Suddenly, and I kid you not dear friends, a streak across the sky, not down it. A shooting star! A long, bright, thick, fiery trail and fizzled out above me into oblivion. I could not have planned anything more oddly perfect. Especially as I was sitting there, at that moment, wondering if the timing of this existential awareness and philosophical venture was somehow a ‘sign’. Maybe it was, because if so, whoever is trying to tell me something sent two fliers to my doorstep tonight. Maybe class tomorrow will be awesome and I won’t be lonely anymore? (Sounds sad, but it’s kind of true, as lately most everyone I care about the most is far away in other parts of the state, country, world, and instead of telling them about all of this, I tell you, darling Internet, who may reach them all). Or maybe I’ll get more worksheets and still be too lazy to socialize on a Friday night. I don’t think signs pertain to anything specific or necessarily immediate like that. But you just never know.
Another flash, this one larger, wider, and lighting the distant sky like fire with orange and gold. It did look like fire, but I assume the clouds were just adding color to the show, because before I could get it a good look it was gone, back to pitch black infinity.

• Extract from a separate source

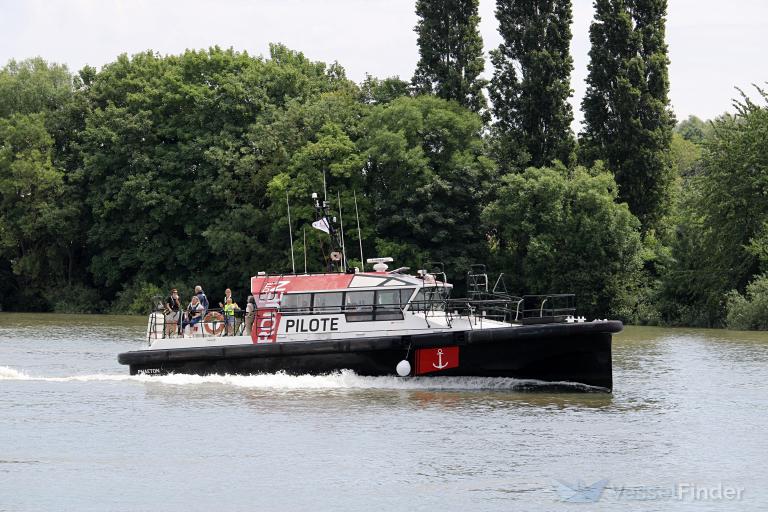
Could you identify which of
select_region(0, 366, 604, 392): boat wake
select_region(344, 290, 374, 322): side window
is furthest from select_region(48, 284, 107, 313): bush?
select_region(344, 290, 374, 322): side window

I knew I could have sat there in the perfection of life itself for eternity, which sounds obscenely melodramatic, but it’s true. However, I have a perilously tedious class in the morning and if I’m going to survive I ought to rally my strength with as much sleep as possible. So I arose and left behind the glowing warmth and oblivious society of the cozy people on the patio, and the objective celestial truth and flame that lay beyond in the darkness, overshadowing all the trivial affairs of men and reminding us of our inevitable mortality and the precious joy that is our existence, and got back in my Corolla and drove home.